TkTech · on Oct 8, 2019

Like you said, it would unfortunately be unmaintainable, requiring a fork of CPython. Aggressive optimizations like this could go into pypy, but IMO CPython is still trying to be a "reasonably readable" reference implementation.

I think the time is currently best spent trying to push more of the work back into native code, extending the simple filtering that's in there now to also handle mutation (similar to jq), reducing the amount of back-and-forth with the interpreter.

ufo · on Oct 8, 2019

This whole discussion makes me thing that perhaps there would be a point in parsing JSON into a "JSON database" object instead of a tree of individual hashmaps. In theory it would allow for a more memory efficient representation and more faster search or transformation operations.

weberc2 · on Oct 8, 2019

> so if you're parsing a lot of small JSON files, whatever difference in speed the JSON parser makes is masked somewhat by the interpreter overhead

Does this vary based on the size/quantity of the input JSON files? I would expect this to hold regardless of size/quantity of the input files? Further, isn't CPython's implementation already native code? If so, I would expect the bottleneck to be allocating the output objects or pressure on the GC or something?
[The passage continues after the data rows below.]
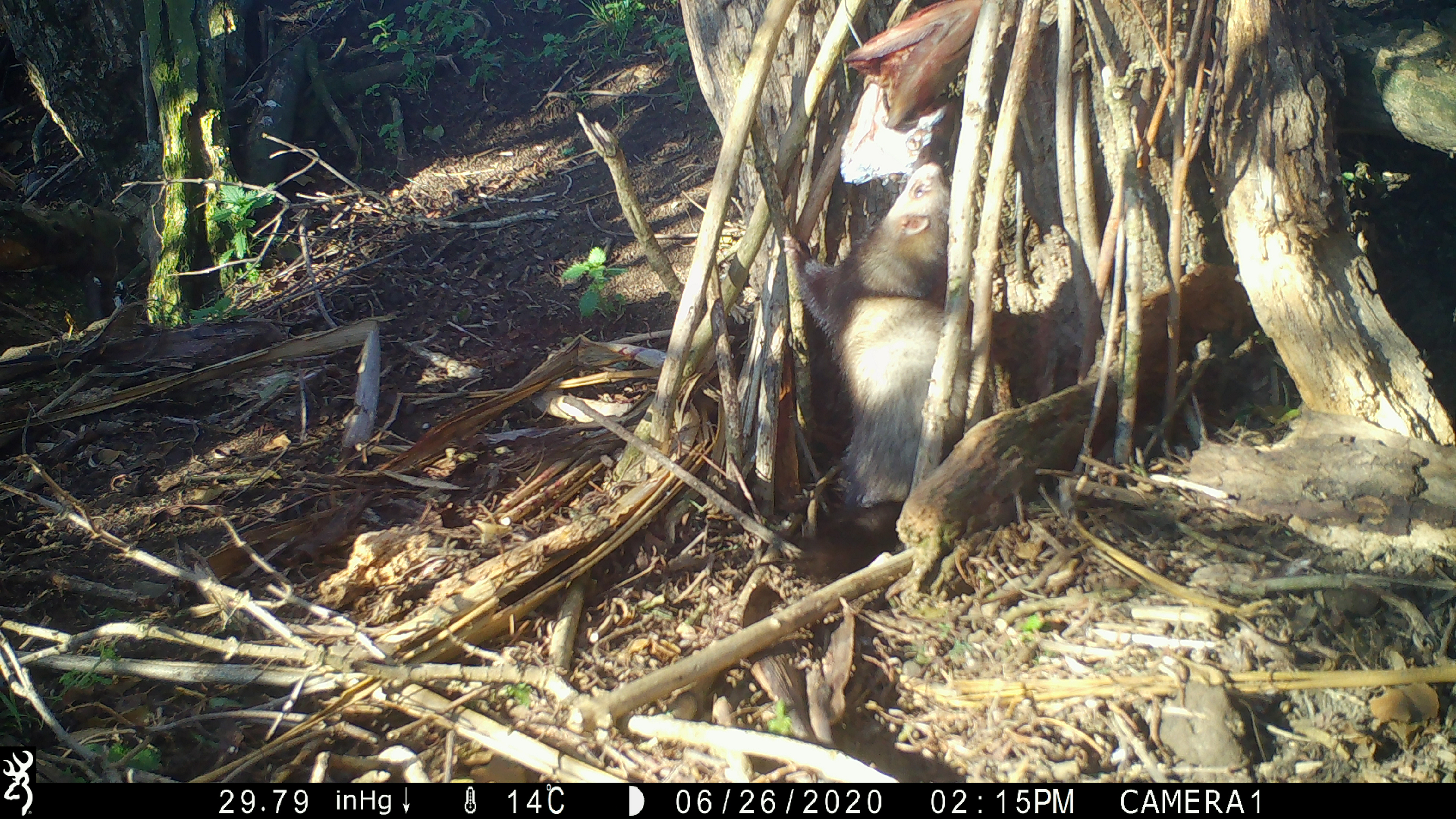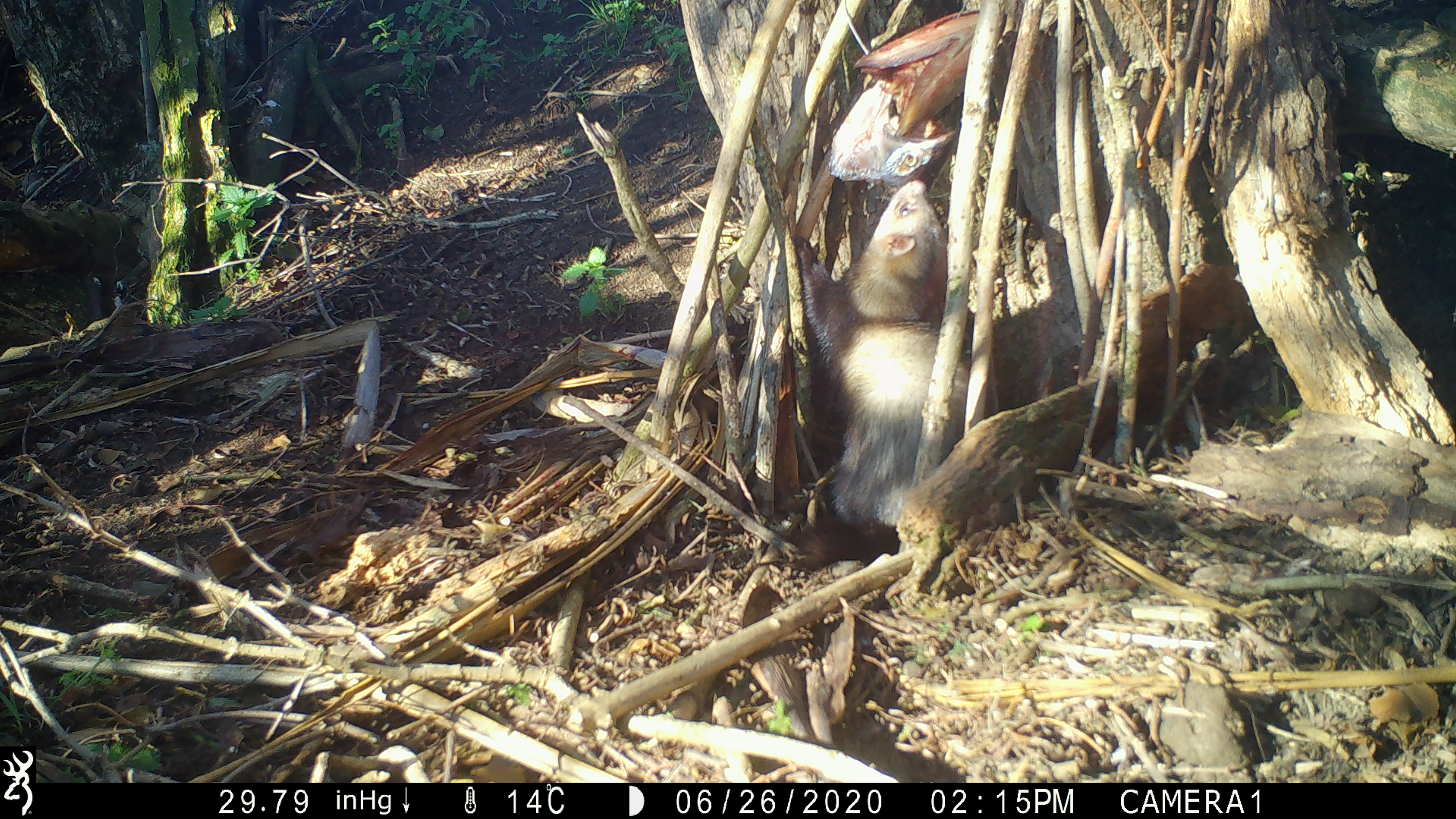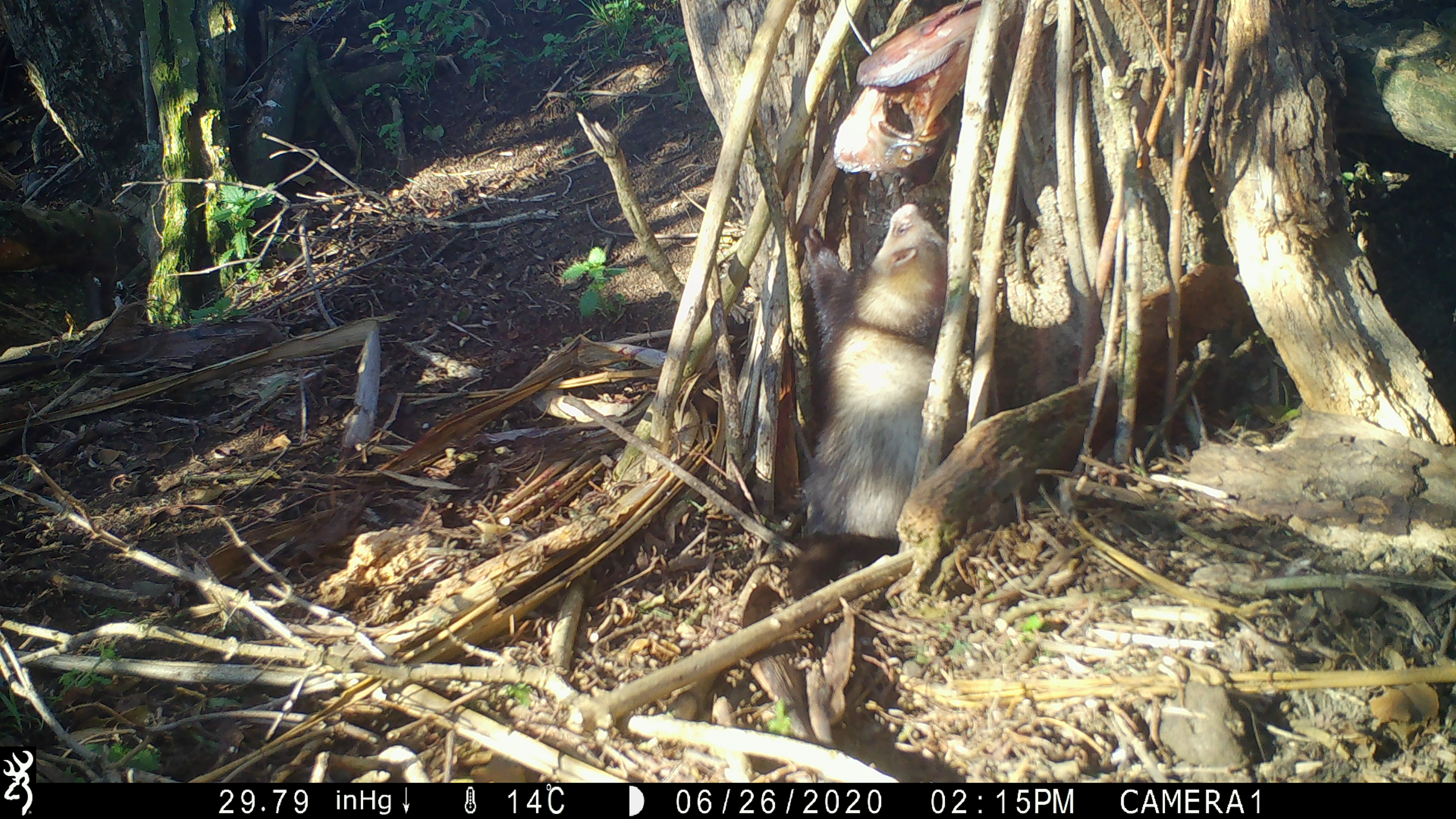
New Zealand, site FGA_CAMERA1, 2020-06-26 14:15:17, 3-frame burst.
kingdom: Animalia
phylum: Chordata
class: Mammalia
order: Carnivora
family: Mustelidae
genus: Mustela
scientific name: Mustela furo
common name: ferret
AaronFriel · on Oct 8, 2019

Of course, the smaller the JSON file, the shorter the amount of time spent in native code, and proportionally more time will be spent in the interpreter around whatever looping construct is used to feed data into json.loads (and presumably process that data).

    # interpreter time spent here looping
    for file_name in stuff:
        # interpreter: do stuff with file name, load file into string, etc.
        str_data = ...
        # interpreter: dispatch call to native function
        # native: actually perform json.loads
        data = json.loads(str_data)
        # interpreter: time spent processing the data
        process_data(data)

    # what happens as native time goes to zero (json parse time decreases)?
    # answer: interpreter time dominates

weberc2 · on Oct 8, 2019

So "interpreter time" is defined as "time not spent parsing JSON" and thus "the less time you spend parsing JSON the less time you spend parsing JSON"? Of course that's correct, but it's so obvious as to be unsubstantial. Surely the OP is making a more interesting point...
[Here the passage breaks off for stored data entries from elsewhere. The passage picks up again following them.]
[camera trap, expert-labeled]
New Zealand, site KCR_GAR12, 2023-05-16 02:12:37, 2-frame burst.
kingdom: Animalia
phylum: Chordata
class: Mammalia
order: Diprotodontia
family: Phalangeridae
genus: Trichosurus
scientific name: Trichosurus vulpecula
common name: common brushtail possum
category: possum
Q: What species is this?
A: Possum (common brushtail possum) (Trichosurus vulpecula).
AaronFriel · on Oct 9, 2019

No, that's it - for most json documents, the time the interpreter spends in all the stuff surrounding (and executing) json.loads dominates the time spent in native code parsing. That's why replacing json.loads with a faster native implementation doesn't result in noticeable improvements - it's speeding up the fastest bit, and if it's already 0.1% of the wall clock time, then you can't get much more than about 0.1% faster.

PyPy is a JITed language though, so the interpreted bits are much faster. OP is making the point that Python 3/CPython is so slow that speeding up json.loads is a premature (and unnecessary) optimization.